Migrating to Spark 2.0 - Part 4 : Cross Joins

Spark 2.0 brings a significant changes to abstractions and API’s of spark platform. With performance boost, this version has made some of non backward compatible changes to the framework. To keep up to date with the latest updates, one need to migrate their spark 1.x code base to 2.x. In last few weeks, I was involved in migrating one of fairly large code base and found it quite involving process. In this series of posts, I will be documenting my experience of migration so it may help all the ones out there who are planning to do the same.

This is the forth post in this series.In this post we discuss about cross joins. You can access all the posts here.

TL;DR You can access all the code on github.

Joins in Spark SQL

Joins are one of the costliest operations in spark or big data in general. So whenever we program in spark we try to avoid joins or restrict the joins on limited data.There are various optimisations in spark , right from choosing right type of joins and using broadcast joins to improve the performance.

Cross Joins

Cross Join or cartesian product is one kind of join where each row of one dataset is joined with other. So if we have a dataset of size m and if we join with other dataset with of size n , we will getting a dataset with m*n number of rows.

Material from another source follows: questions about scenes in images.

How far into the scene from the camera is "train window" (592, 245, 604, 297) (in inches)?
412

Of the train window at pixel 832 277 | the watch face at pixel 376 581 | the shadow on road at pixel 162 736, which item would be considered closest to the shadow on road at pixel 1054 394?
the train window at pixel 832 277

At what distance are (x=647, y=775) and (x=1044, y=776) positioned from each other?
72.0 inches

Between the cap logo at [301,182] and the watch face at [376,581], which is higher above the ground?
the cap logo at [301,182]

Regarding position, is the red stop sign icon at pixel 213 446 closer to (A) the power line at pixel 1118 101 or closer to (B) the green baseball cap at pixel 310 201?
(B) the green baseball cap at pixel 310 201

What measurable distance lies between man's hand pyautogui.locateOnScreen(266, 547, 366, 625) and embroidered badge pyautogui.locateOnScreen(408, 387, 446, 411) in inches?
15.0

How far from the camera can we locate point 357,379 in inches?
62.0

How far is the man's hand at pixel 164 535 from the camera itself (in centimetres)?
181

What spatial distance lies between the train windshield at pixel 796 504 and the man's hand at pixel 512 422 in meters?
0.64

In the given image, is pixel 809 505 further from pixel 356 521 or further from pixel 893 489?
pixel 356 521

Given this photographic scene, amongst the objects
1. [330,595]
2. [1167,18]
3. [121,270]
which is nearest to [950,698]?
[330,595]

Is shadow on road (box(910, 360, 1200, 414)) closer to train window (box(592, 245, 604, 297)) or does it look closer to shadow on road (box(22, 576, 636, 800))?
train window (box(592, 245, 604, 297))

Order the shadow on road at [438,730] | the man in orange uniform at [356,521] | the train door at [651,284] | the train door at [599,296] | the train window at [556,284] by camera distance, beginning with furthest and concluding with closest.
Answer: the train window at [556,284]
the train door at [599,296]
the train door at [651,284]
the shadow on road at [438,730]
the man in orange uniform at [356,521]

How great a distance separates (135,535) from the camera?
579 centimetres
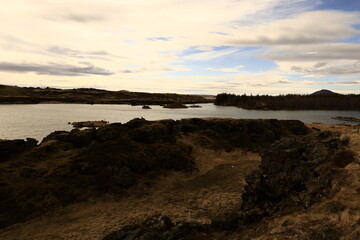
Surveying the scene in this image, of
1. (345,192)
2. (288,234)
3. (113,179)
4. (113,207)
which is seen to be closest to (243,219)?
(288,234)

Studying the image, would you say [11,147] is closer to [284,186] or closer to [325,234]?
[284,186]

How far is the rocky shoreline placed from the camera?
13969 millimetres

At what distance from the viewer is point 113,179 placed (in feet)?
85.0

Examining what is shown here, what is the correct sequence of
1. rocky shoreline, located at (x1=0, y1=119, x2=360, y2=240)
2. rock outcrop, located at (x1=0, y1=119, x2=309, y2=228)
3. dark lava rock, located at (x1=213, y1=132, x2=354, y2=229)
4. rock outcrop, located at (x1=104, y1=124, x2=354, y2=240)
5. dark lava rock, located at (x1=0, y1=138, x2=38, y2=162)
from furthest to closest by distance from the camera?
1. dark lava rock, located at (x1=0, y1=138, x2=38, y2=162)
2. rock outcrop, located at (x1=0, y1=119, x2=309, y2=228)
3. rocky shoreline, located at (x1=0, y1=119, x2=360, y2=240)
4. dark lava rock, located at (x1=213, y1=132, x2=354, y2=229)
5. rock outcrop, located at (x1=104, y1=124, x2=354, y2=240)

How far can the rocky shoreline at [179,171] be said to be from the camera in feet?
45.8

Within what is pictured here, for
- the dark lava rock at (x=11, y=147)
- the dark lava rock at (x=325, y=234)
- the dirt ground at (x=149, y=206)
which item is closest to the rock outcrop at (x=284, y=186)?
the dark lava rock at (x=325, y=234)

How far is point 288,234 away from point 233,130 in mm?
36089

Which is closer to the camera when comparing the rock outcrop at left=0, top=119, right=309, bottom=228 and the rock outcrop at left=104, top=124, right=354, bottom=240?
the rock outcrop at left=104, top=124, right=354, bottom=240

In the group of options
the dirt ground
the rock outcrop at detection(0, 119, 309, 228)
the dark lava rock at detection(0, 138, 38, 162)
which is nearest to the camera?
the dirt ground

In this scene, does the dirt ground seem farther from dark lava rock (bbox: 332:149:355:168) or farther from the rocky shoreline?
dark lava rock (bbox: 332:149:355:168)

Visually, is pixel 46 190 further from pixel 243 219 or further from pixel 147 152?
pixel 243 219

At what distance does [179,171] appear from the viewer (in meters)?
30.8

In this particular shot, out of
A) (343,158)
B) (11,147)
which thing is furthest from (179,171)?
(11,147)

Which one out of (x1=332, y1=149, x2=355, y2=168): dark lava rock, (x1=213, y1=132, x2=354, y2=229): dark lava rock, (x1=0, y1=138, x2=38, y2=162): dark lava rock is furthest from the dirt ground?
(x1=0, y1=138, x2=38, y2=162): dark lava rock
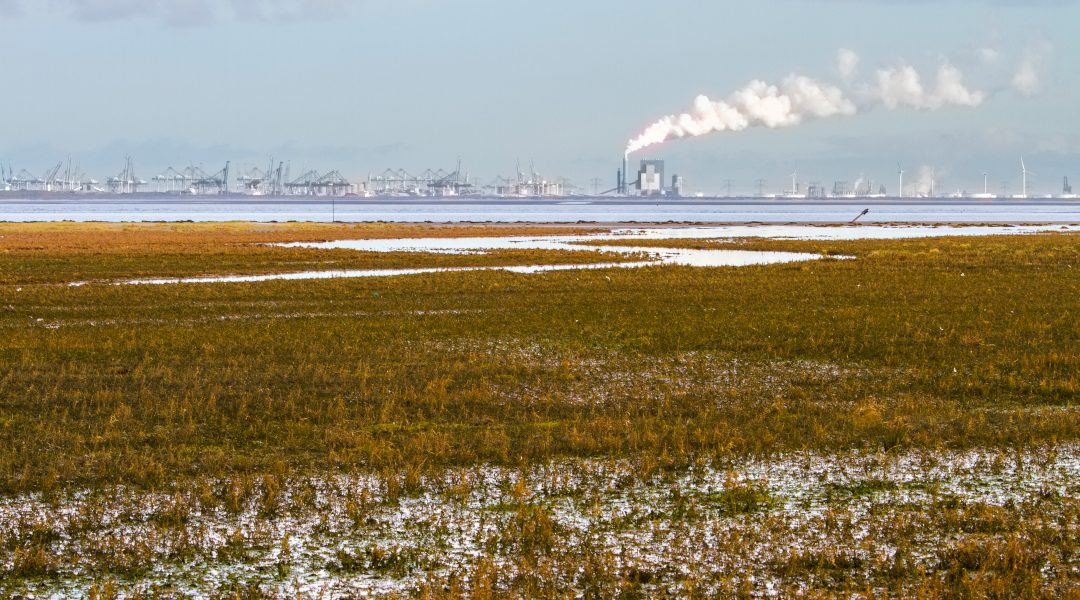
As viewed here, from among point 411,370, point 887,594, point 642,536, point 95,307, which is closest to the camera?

Cross joins are one of the most time consuming joins and often should be avoided. But sometimes, we may accidentally do them without intending to do so. But we recognise performance issue only when they run on large data. So having ability to identify them at earliest will save lot of hassle.

Cross Joins in 1.x

The below code is an example of cross join in 1.x. In this example, we are doing a self join without any condition.

val loadedDf = sqlContext.read.format("com.databricks.spark.csv").option("header", "true").load("../test_data/sales.csv")

 //cross join the data
 val crossJoinDf = loadedDf.join(loadedDf)
// count the joined df
 println(crossJoinDf.explain())
 println(crossJoinDf.count)

The plan looks as below

CartesianProduct
:- Scan CsvRelation(<function0>,Some(../test_data/sales.csv),true,
,,",null,#,PERMISSIVE,COMMONS,false,
false,false,null,
false,null,,null,100000)[transactionId#0,
customerId#1,itemId#2,amountPaid#3]
+- Scan CsvRelation(<function0>,Some(../test_data/sales.csv),
true,,,",null,#,PERMISSIVE,COMMONS,false,
false,false,null,false,null,,null,100000)
[transactionId#9,customerId#10,itemId#11,amountPaid#12]

When you observe the plan, it indicates the cartesian product.

You can access complete code on github.

Cross Join in 2.x

In 2.x, spark has added an expilict check for cartersian product. By default all the joins reject the cross product. So if you run the same code in 2.x, you will get below error.

org.apache.spark.sql.AnalysisException: Detected cartesian product for INNER join between logical plans

So this makes sures that by accident we don’t introduce any cartesian products in our code.

Explicit Cross Join in 2.x

So if you really want to have cross join, you need to be explicit in the code

val crossJoinDf = loadedDf.crossJoin(loadedDf)

By explicitly specifying the cross join, spark will allow user to do cross join. This helps programmer to avoid introducing cross join accidentally.